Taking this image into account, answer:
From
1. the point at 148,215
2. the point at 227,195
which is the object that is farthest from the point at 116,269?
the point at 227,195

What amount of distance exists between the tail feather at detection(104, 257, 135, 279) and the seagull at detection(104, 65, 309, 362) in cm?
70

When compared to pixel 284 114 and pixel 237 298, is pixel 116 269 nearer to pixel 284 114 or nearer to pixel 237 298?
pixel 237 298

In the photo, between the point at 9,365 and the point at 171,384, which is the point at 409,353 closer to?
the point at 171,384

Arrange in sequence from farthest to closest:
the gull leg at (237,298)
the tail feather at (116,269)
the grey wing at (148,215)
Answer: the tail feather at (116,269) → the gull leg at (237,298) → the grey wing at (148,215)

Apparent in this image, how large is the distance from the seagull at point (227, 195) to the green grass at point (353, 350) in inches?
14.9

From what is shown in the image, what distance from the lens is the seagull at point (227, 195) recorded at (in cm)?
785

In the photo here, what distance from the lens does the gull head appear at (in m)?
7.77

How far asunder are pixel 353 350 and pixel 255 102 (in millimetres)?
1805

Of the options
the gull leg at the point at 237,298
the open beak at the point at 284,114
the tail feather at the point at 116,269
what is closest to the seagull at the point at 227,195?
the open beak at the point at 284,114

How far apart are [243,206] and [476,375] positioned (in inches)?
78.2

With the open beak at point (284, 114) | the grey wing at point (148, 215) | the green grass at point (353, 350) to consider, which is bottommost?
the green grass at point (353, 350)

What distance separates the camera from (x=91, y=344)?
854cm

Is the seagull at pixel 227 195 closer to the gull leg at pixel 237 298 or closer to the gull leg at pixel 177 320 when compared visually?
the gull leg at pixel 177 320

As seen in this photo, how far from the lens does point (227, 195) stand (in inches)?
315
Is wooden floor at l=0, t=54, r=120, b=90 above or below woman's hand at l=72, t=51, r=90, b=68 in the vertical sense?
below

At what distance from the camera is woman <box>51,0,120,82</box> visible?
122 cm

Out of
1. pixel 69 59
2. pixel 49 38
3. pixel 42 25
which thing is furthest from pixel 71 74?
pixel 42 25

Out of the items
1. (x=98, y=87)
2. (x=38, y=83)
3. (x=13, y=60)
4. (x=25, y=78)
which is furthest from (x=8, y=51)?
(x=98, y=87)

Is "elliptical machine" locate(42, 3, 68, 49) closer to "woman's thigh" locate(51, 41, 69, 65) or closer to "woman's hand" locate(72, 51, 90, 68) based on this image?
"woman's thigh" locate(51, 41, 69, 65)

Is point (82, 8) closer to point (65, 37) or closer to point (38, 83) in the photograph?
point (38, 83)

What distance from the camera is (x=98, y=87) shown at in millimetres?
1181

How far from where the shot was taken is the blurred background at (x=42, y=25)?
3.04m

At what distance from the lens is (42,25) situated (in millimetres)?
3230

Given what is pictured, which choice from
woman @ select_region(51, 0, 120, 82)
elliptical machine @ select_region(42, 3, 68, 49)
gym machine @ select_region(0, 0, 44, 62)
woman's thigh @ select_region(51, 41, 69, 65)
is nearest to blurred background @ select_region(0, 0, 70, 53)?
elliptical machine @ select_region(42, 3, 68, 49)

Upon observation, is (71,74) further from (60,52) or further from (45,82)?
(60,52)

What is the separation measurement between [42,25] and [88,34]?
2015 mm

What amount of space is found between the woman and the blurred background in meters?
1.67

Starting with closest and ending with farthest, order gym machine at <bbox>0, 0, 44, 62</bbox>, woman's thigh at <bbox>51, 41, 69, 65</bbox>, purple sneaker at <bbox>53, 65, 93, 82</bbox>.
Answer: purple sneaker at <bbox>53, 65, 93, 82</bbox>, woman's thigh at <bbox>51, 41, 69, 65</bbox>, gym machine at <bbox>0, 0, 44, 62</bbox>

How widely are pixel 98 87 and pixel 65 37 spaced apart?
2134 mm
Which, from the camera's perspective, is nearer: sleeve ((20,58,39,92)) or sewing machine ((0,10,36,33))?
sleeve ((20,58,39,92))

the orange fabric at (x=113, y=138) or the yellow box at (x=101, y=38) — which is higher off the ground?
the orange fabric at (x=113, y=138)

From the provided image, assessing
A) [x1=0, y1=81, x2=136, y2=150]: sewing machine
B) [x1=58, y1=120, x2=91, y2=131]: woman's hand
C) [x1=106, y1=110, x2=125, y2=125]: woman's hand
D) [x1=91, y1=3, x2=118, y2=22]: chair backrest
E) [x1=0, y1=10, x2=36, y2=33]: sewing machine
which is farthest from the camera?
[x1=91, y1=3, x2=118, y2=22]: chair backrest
------------------------
* TASK *
Find each line in the rows above that contains the string "farthest" and copy those lines out in full. Case counts.

* WORKED SOLUTION *
which is the object that is farthest from the point at 116,269?
Arrange in sequence from farthest to closest:
Starting with closest and ending with farthest, order gym machine at <bbox>0, 0, 44, 62</bbox>, woman's thigh at <bbox>51, 41, 69, 65</bbox>, purple sneaker at <bbox>53, 65, 93, 82</bbox>.
which is farthest from the camera?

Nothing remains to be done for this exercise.